On the morning of January 2, seven of the group’s members - Jette, Nico, Chaz, Dino, Jay, Jian and Caryll - with new recruits Joey Fernandez, Roy Salingay and Arn Enobio took on the 26 kilometer challenge without the aid of even hydration belts. It was undoubtedly an unforgettable running experience which prompted the group to adopt it as a final test run for all would-be TDR members.

Savoring the conquest, TDR members at the entrance to Eden Nature Park. Yes, they are standing on an incline and it's mostly that way from the start of the run in Toril proper.  

Another group run followed on January 9, this time dubbed as The McDo Challenge. It followed a 15-kilometer route from McDonald's Damosa to McDonald's Matina and vice-versa.

"No registration fees, fancy singlet or ice water, just pure fun!" was how the group described the event in their Facebook page. It generated a modest number of participants despite being just a practice run and was even supported by the Holiday Gym Runners' Club.

TDR has since kept the fire for running burning in Davao City.

————

TASK BRIEF:
Return everything in the TDR group run passage above from "On the morning" down to "Matina and vice-versa.", copied word for word.

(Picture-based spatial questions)
————

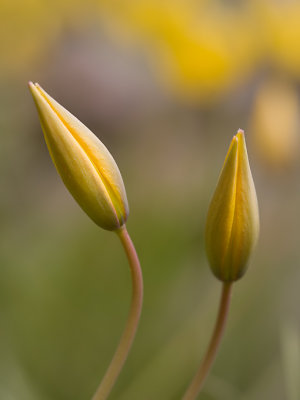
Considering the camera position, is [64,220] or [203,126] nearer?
[64,220]

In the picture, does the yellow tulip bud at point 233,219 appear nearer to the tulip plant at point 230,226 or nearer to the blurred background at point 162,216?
the tulip plant at point 230,226

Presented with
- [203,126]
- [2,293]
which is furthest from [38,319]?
[203,126]

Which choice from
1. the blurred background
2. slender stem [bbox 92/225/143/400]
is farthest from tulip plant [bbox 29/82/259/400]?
the blurred background

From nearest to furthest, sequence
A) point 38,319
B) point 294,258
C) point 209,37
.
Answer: point 38,319, point 294,258, point 209,37

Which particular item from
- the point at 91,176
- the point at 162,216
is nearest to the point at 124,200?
the point at 91,176

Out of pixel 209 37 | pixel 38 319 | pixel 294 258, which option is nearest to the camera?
pixel 38 319

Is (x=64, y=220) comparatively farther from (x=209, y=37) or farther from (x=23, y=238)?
(x=209, y=37)

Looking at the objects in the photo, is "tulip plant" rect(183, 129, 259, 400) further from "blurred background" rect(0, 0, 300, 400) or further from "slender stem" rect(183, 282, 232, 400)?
"blurred background" rect(0, 0, 300, 400)
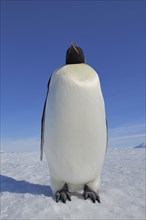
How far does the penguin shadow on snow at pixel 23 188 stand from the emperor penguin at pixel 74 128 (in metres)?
0.36

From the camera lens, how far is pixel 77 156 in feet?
13.0

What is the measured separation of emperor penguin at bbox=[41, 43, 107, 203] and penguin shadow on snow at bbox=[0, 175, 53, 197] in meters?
0.36

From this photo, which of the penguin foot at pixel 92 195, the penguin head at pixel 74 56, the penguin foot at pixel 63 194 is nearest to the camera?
the penguin foot at pixel 63 194

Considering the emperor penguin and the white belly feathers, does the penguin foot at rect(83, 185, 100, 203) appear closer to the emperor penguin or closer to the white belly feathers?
the emperor penguin

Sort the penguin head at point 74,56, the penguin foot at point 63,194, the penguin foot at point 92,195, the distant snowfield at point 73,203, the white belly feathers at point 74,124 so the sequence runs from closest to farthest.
A: the distant snowfield at point 73,203 → the white belly feathers at point 74,124 → the penguin foot at point 63,194 → the penguin foot at point 92,195 → the penguin head at point 74,56

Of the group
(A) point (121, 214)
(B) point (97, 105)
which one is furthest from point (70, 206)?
(B) point (97, 105)

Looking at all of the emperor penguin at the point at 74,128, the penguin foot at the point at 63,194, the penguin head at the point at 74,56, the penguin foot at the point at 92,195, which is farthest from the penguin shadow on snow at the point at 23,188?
the penguin head at the point at 74,56

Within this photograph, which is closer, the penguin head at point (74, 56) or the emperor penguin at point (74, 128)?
the emperor penguin at point (74, 128)

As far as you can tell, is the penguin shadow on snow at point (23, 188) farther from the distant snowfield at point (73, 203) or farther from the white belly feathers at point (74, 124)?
the white belly feathers at point (74, 124)

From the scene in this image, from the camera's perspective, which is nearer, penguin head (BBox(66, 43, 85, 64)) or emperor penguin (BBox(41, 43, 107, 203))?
emperor penguin (BBox(41, 43, 107, 203))

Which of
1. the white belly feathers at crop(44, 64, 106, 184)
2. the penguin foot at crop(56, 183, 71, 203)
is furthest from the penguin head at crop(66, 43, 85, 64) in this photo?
the penguin foot at crop(56, 183, 71, 203)

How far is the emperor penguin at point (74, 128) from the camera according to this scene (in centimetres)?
386

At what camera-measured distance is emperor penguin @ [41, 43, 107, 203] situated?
3863 millimetres

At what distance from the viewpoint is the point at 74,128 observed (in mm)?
3859
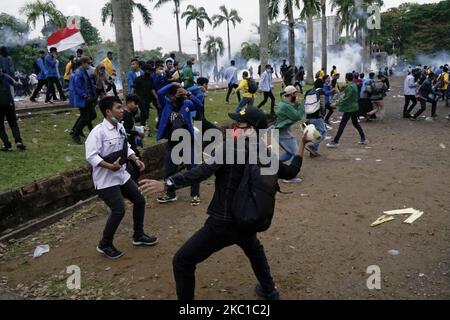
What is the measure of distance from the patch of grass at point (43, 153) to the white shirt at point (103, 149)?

————

FULL ANSWER:
On the morning of January 2, seven of the group’s members - Jette, Nico, Chaz, Dino, Jay, Jian and Caryll - with new recruits Joey Fernandez, Roy Salingay and Arn Enobio took on the 26 kilometer challenge without the aid of even hydration belts. It was undoubtedly an unforgettable running experience which prompted the group to adopt it as a final test run for all would-be TDR members.

Savoring the conquest, TDR members at the entrance to Eden Nature Park. Yes, they are standing on an incline and it's mostly that way from the start of the run in Toril proper.  

Another group run followed on January 9, this time dubbed as The McDo Challenge. It followed a 15-kilometer route from McDonald's Damosa to McDonald's Matina and vice-versa.